Thursday, December 14, 2006

beside my self

photos by Eddee Daniel, I believe

I got to thinking, this morning, about that phrase, "I was beside myself - with joy, anxiety, fear, etc." Nobody, it seems to me, talks about being beside himself with schizophrenia. I seem to remember that Lara was beside herself when she learned that Zhivago was in town. Anyway, I wondered a little about where the phrase came from and how it might have been originally used. I went to Google, that sum of all human knowledge, and learned this:

"Beside" was formerly (15th through 19th centuries) used in phrases to mean "out of a mental state or condition, as 'beside one's patience, one's gravity, one's wits'" (Oxford Engl. Dict.), and that use survives only in "'beside oneself': out of one's wits, out of one's senses."

"Beside himself. Why do we describe a distraught person as being 'beside himself'? Because the ancients believed that soul and body could part and that under great emotional stress the soul would actually leave the body. When this happened a person was 'beside himself.' This same thought is to be found in 'out of his mind'; and in 'ecstasy' too. 'Ecstasy' is from the Greek and literally means 'to stand out of.'" From "Dictionary of Word Origins" by Jordan Almond (Carol Publishing Group, Secaucus, N.J., 1998)

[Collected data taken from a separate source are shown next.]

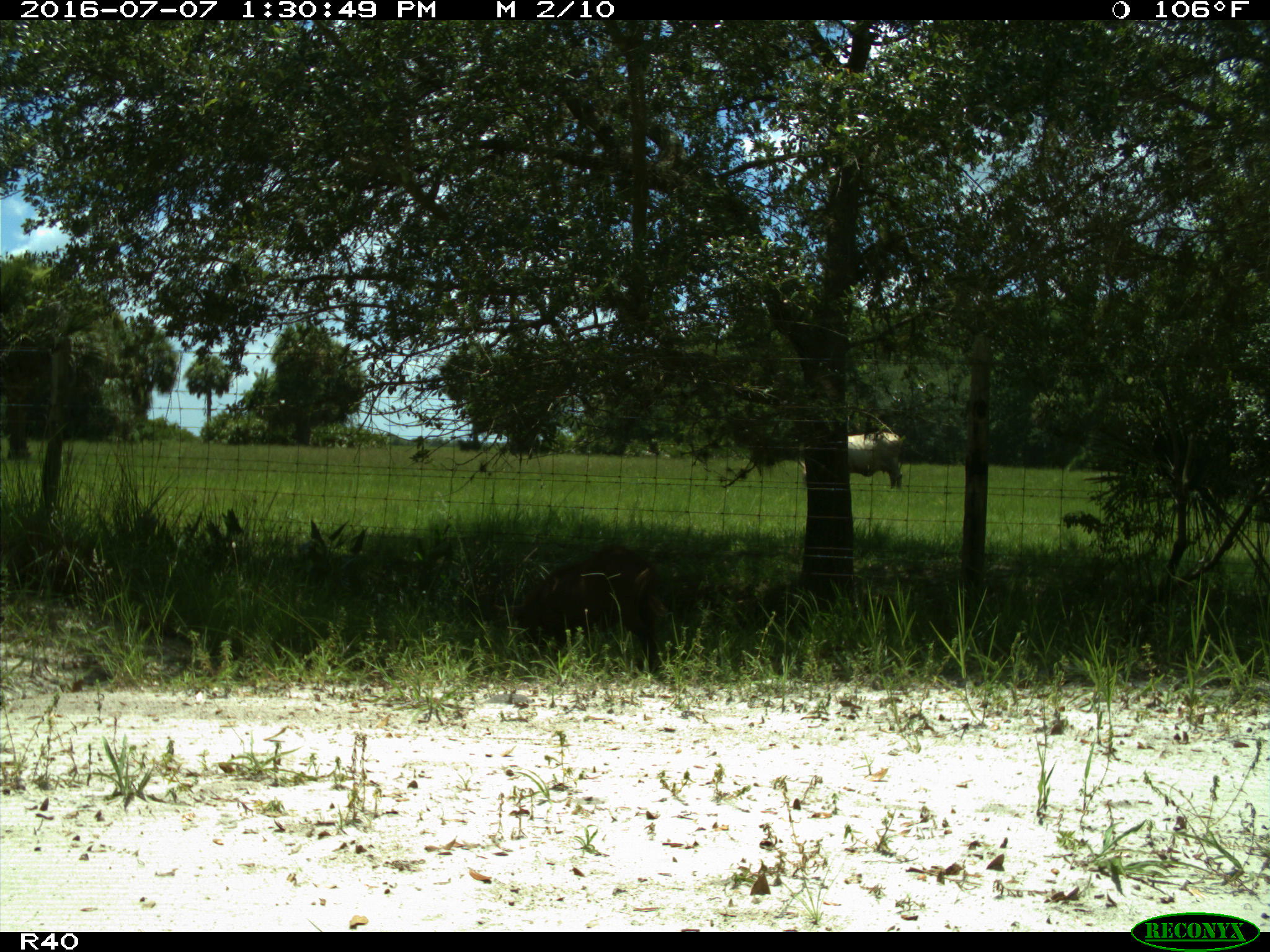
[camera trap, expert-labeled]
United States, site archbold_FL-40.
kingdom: Animalia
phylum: Chordata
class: Mammalia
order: Artiodactyla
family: Bovidae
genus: Bos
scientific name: Bos taurus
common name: domestic cow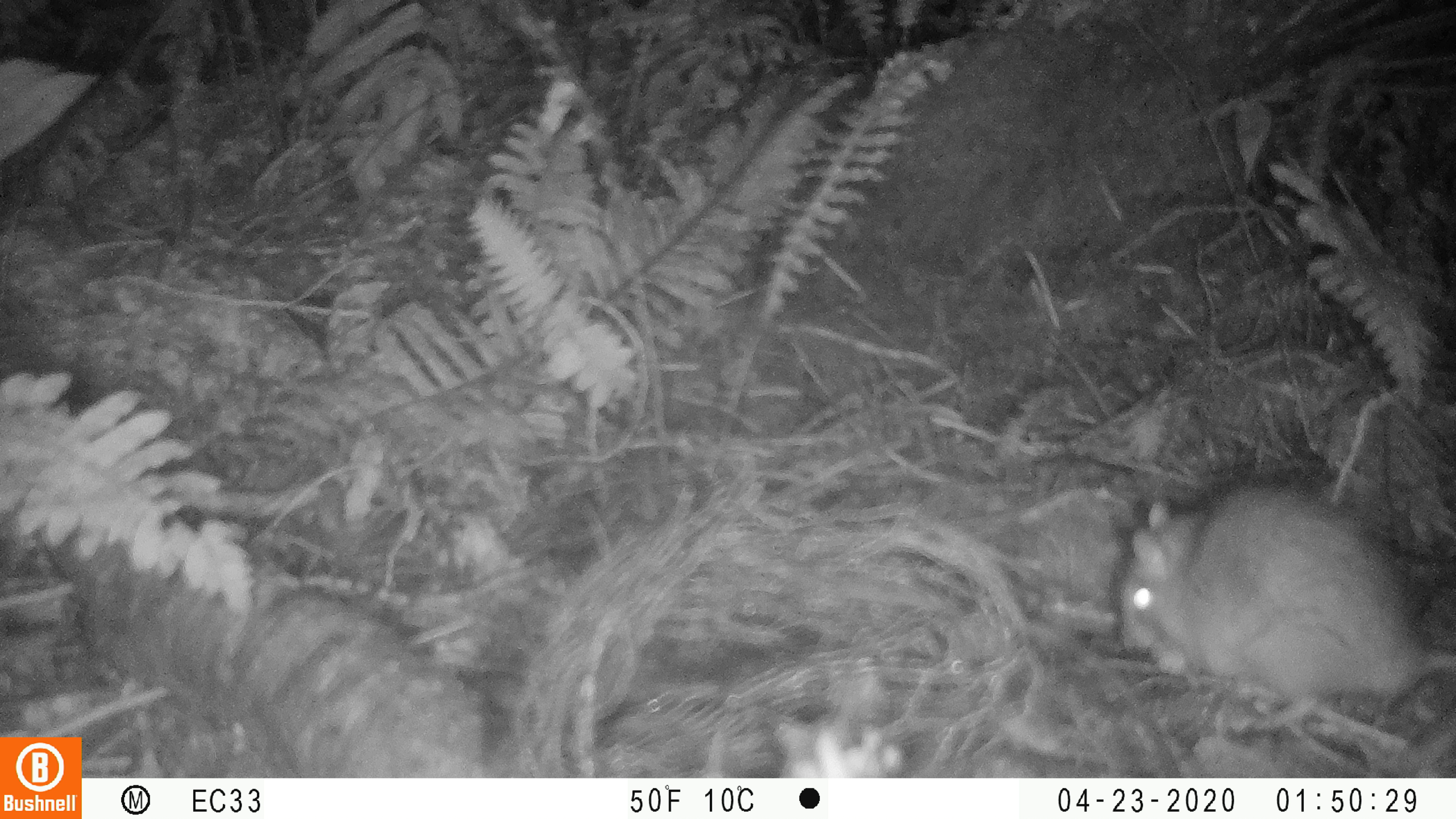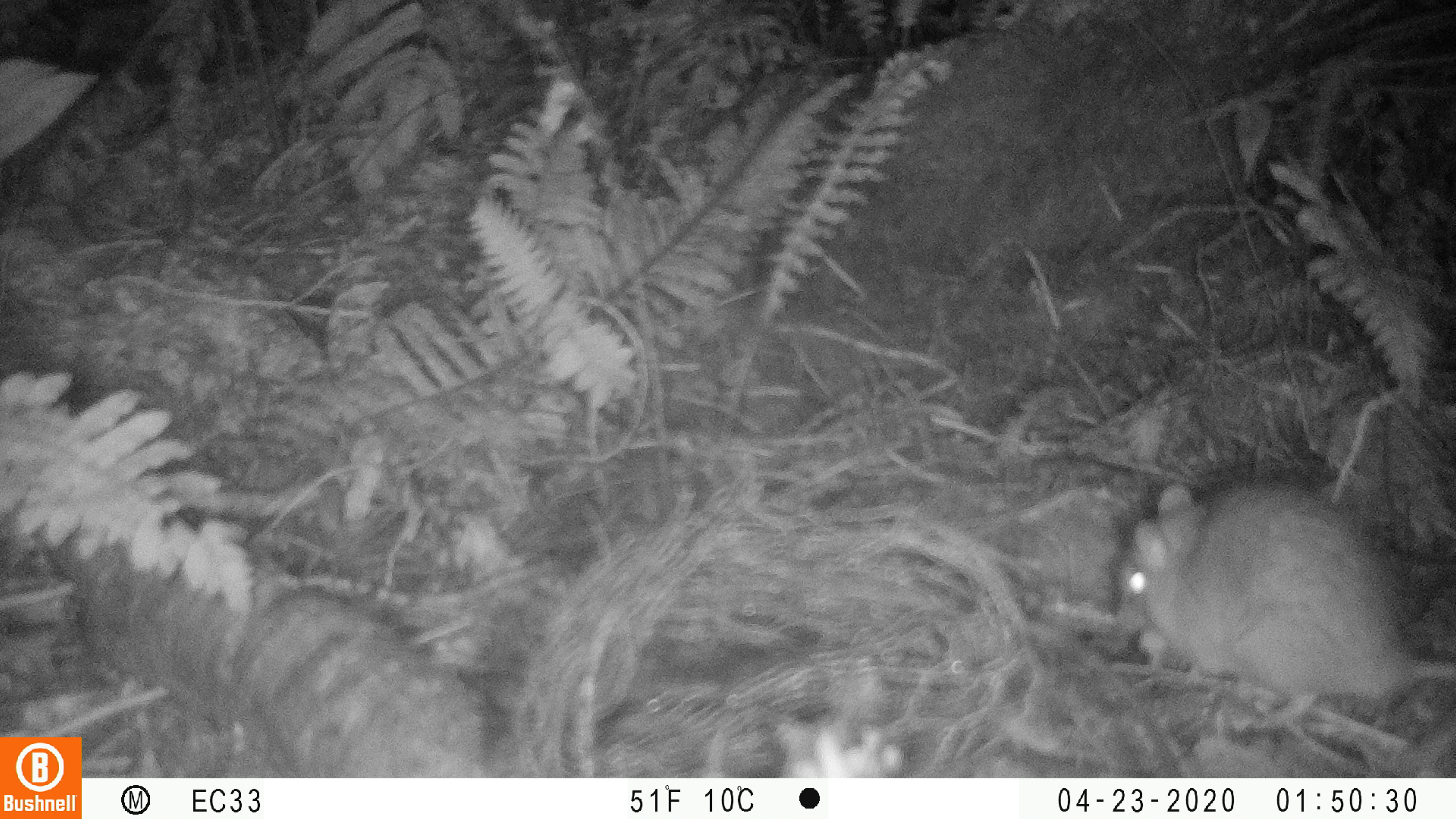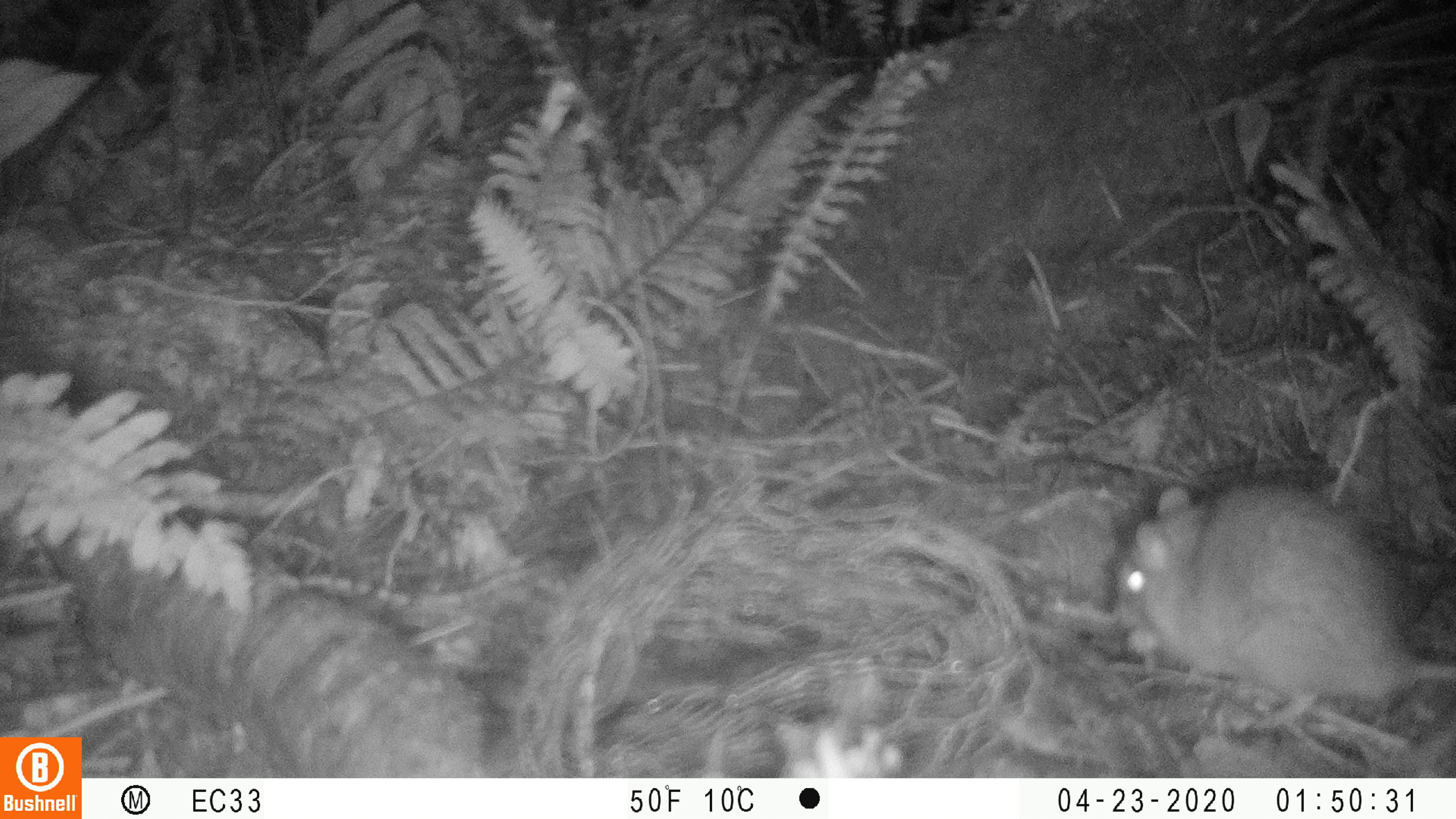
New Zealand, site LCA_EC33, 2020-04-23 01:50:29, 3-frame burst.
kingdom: Animalia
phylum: Chordata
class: Mammalia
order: Rodentia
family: Muridae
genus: Rattus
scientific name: Rattus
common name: rat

Well, there you have it, direct from Secaucus, N.J. - one of my favorite place names, right behind Hohocus, N.J. and Knob Lick, Mo. (But the mind wanders.)

Anyway, I thought that I've been feeling rather beside myself lately, in a multiple personality disorder sort of way. That is, all those different people that I've been, seem to be banging into each other in a rather annoying fashion. Little Eagle kicking Arem Arvinson in the shins. Van Ro and Skinny drunk and disorderly at Ralphie's Bar & Grille. It used to be easier to keep them all in their little compartments, their time frames, but now that I'm getting a bit older, everyone is just running willy-nilly. (Not a place name so far as I know, but it would be good.)

It used to be easier, too, to keep in compartments the Indian scout/farm boy, the art student/boilermaker, the boatbuider/land surveyor, the house carpenter/motorcycle racer, the glass blower/architect, the mariner/poet/dreamer, the husband/lover, the father/grandfather/doddering fool. But it's getting tougher all the time and the writer doesn't seem to care. The writer likes being beside all of these selves. And today, the writer is in ecstasy.